It's always fun to check out the local markets in each island we visit. I usually have many questions for servers when we dine out, sometimes much to my friends dismay, but that is nothing compared to the questions I have for the women standing behind the produce. There are so many fruits, vegetables and spices I have never seen and have no idea how to use. Luckily, they are always happy to talk with you and to pass on cooking advice.
Here's some of what I've learned so far:
Sorrel are these beautiful red pods that you boil with cinnamon, cloves and nutmeg around the holidays to make a festive drink. It cooks up to this rich, dark red concoction, not a ton of flavor though. No matter how much simple syrup I added I could not convince our young friends on a neighboring boat that it was tasty, and they'll eat and drink pretty much anything. I would have liked to have tasted some made by a local, not sure my finished product was what it was supposed to be.
Christophene is a really versatile round squash. similar to zucchini. You can do so much with it, raw or cooked. I've stuffed it, made pickles out of it, grated it for a quick bread and mixed it with bulgur to make tabbouleh.
Turmeric is a spice I have only seen in a jar until now. It is a root that looks kind of like ginger but skinny and sort of wrinkly, both are a big part of the cuisine here. Fresh it's this bright orange color that leaves your hands and anything else that touches it with deep yellow stains and gives food this subtle Indian flavor.
Seasoning peppers are these small peppers that look like mini red, green and yellow peppers, you can fit a bunch in one hand. Some are spicy, some are not. You have to be careful which you use, the spicy ones are super hot.
Colombo is a spice mixture that is really good in chicken dishes. We eat a lot of chicken these days, until we got to Guadeloupe the only place we found fresh fish was on restaurant menus.
Saltfish seems ingenious, it is sold in all the grocery stores. It comes packaged in bags on the shelf and is a hard, preserved, salted fish that doesn't need refrigeration. It's perfect food for storing on a boat. After it's soaked in water for 24 hours you drain it, squeeze out the extra water and mix it with those seasoning peppers to eat on johnny cakes or you can fry it into fritters. No matter how long I soak it, and how many times I change the water it's still really salty and tough though, still working on making that edible.
Coconut is always available, getting it out of the shell though is not so easy. The hammer, knife, drill and vegetable peeler I used made a mess of the boat. There is usually someone selling fresh coconut water at the local market, that may be the easiest way to enjoy it.
You can always find people selling homemade green sauce and hot sauce at the market. The green sauce is a mix of fresh herbs, kind of like chimichuri, it's delicious. Great for marinating those endless chicken dishes. It's difficult to try all the local hot sauces, there are so many, but we are working at it.
White radishes are long vegetables shaped like a carrot, but white. They taste like the radishes we are used to but milder and white all the way through.
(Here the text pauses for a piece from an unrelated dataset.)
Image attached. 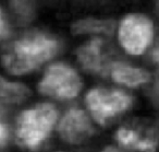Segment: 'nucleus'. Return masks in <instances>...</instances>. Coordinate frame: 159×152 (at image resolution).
<instances>
[{"label": "nucleus", "mask_w": 159, "mask_h": 152, "mask_svg": "<svg viewBox=\"0 0 159 152\" xmlns=\"http://www.w3.org/2000/svg\"><path fill=\"white\" fill-rule=\"evenodd\" d=\"M59 51L56 38L43 33H34L16 41L6 48L1 60L8 72L21 76L35 70Z\"/></svg>", "instance_id": "1"}, {"label": "nucleus", "mask_w": 159, "mask_h": 152, "mask_svg": "<svg viewBox=\"0 0 159 152\" xmlns=\"http://www.w3.org/2000/svg\"><path fill=\"white\" fill-rule=\"evenodd\" d=\"M58 116L57 108L50 103H40L21 112L16 124L18 142L30 151L37 150L51 135Z\"/></svg>", "instance_id": "2"}, {"label": "nucleus", "mask_w": 159, "mask_h": 152, "mask_svg": "<svg viewBox=\"0 0 159 152\" xmlns=\"http://www.w3.org/2000/svg\"><path fill=\"white\" fill-rule=\"evenodd\" d=\"M85 103L94 121L107 126L130 110L133 99L121 90L96 88L87 92Z\"/></svg>", "instance_id": "3"}, {"label": "nucleus", "mask_w": 159, "mask_h": 152, "mask_svg": "<svg viewBox=\"0 0 159 152\" xmlns=\"http://www.w3.org/2000/svg\"><path fill=\"white\" fill-rule=\"evenodd\" d=\"M82 81L77 72L66 64H53L38 83V91L45 96L57 100H71L79 95Z\"/></svg>", "instance_id": "4"}, {"label": "nucleus", "mask_w": 159, "mask_h": 152, "mask_svg": "<svg viewBox=\"0 0 159 152\" xmlns=\"http://www.w3.org/2000/svg\"><path fill=\"white\" fill-rule=\"evenodd\" d=\"M154 35L152 23L142 14H130L119 27V42L122 48L133 56L142 55L149 46Z\"/></svg>", "instance_id": "5"}, {"label": "nucleus", "mask_w": 159, "mask_h": 152, "mask_svg": "<svg viewBox=\"0 0 159 152\" xmlns=\"http://www.w3.org/2000/svg\"><path fill=\"white\" fill-rule=\"evenodd\" d=\"M116 141L128 150L137 152H157L159 131L156 127L146 124H126L116 130Z\"/></svg>", "instance_id": "6"}, {"label": "nucleus", "mask_w": 159, "mask_h": 152, "mask_svg": "<svg viewBox=\"0 0 159 152\" xmlns=\"http://www.w3.org/2000/svg\"><path fill=\"white\" fill-rule=\"evenodd\" d=\"M58 135L62 142L70 145H81L94 135V126L89 116L79 107L68 110L58 124Z\"/></svg>", "instance_id": "7"}, {"label": "nucleus", "mask_w": 159, "mask_h": 152, "mask_svg": "<svg viewBox=\"0 0 159 152\" xmlns=\"http://www.w3.org/2000/svg\"><path fill=\"white\" fill-rule=\"evenodd\" d=\"M104 42L102 38H93L91 42L81 46L76 51L77 60L83 68L95 73L109 72L115 61H109L102 53Z\"/></svg>", "instance_id": "8"}, {"label": "nucleus", "mask_w": 159, "mask_h": 152, "mask_svg": "<svg viewBox=\"0 0 159 152\" xmlns=\"http://www.w3.org/2000/svg\"><path fill=\"white\" fill-rule=\"evenodd\" d=\"M109 73L115 82L123 84L129 88H135L147 83L150 79L149 73L144 69L116 61L111 66Z\"/></svg>", "instance_id": "9"}, {"label": "nucleus", "mask_w": 159, "mask_h": 152, "mask_svg": "<svg viewBox=\"0 0 159 152\" xmlns=\"http://www.w3.org/2000/svg\"><path fill=\"white\" fill-rule=\"evenodd\" d=\"M30 96V90L24 84L11 82L0 77V114L7 108L20 105Z\"/></svg>", "instance_id": "10"}, {"label": "nucleus", "mask_w": 159, "mask_h": 152, "mask_svg": "<svg viewBox=\"0 0 159 152\" xmlns=\"http://www.w3.org/2000/svg\"><path fill=\"white\" fill-rule=\"evenodd\" d=\"M115 29V23L111 20L84 19L72 25L74 34H111Z\"/></svg>", "instance_id": "11"}, {"label": "nucleus", "mask_w": 159, "mask_h": 152, "mask_svg": "<svg viewBox=\"0 0 159 152\" xmlns=\"http://www.w3.org/2000/svg\"><path fill=\"white\" fill-rule=\"evenodd\" d=\"M13 7L18 16L22 20L27 21L30 20L33 12L31 0H13Z\"/></svg>", "instance_id": "12"}, {"label": "nucleus", "mask_w": 159, "mask_h": 152, "mask_svg": "<svg viewBox=\"0 0 159 152\" xmlns=\"http://www.w3.org/2000/svg\"><path fill=\"white\" fill-rule=\"evenodd\" d=\"M10 140V129L9 126L5 123L0 114V147L6 145Z\"/></svg>", "instance_id": "13"}, {"label": "nucleus", "mask_w": 159, "mask_h": 152, "mask_svg": "<svg viewBox=\"0 0 159 152\" xmlns=\"http://www.w3.org/2000/svg\"><path fill=\"white\" fill-rule=\"evenodd\" d=\"M9 34V27H8V23L6 21L5 17H3L2 12L0 10V41L6 38Z\"/></svg>", "instance_id": "14"}, {"label": "nucleus", "mask_w": 159, "mask_h": 152, "mask_svg": "<svg viewBox=\"0 0 159 152\" xmlns=\"http://www.w3.org/2000/svg\"><path fill=\"white\" fill-rule=\"evenodd\" d=\"M102 152H122V151L115 147H106L105 149H102Z\"/></svg>", "instance_id": "15"}, {"label": "nucleus", "mask_w": 159, "mask_h": 152, "mask_svg": "<svg viewBox=\"0 0 159 152\" xmlns=\"http://www.w3.org/2000/svg\"><path fill=\"white\" fill-rule=\"evenodd\" d=\"M158 7H159V2H158Z\"/></svg>", "instance_id": "16"}]
</instances>
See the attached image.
They're really good roasted, sliced or shaved in a salad.
It's gotten a little more difficult to figure out the produce in Guadeloupe and Martinique where we aren't speaking the same language. Through charades and our broken French and English we try to communicate. That packet of spices I bought to steep in rum for one month, she mentioned sugar, the directions say to add 200g of canne de syrop? And the fruit (couldn't quite make out the name) but I did get that I should peel it and take out the pit, is all the fruit attached to the pit not supposed to be eaten? It doesn't taste like much, am I doing something wrong?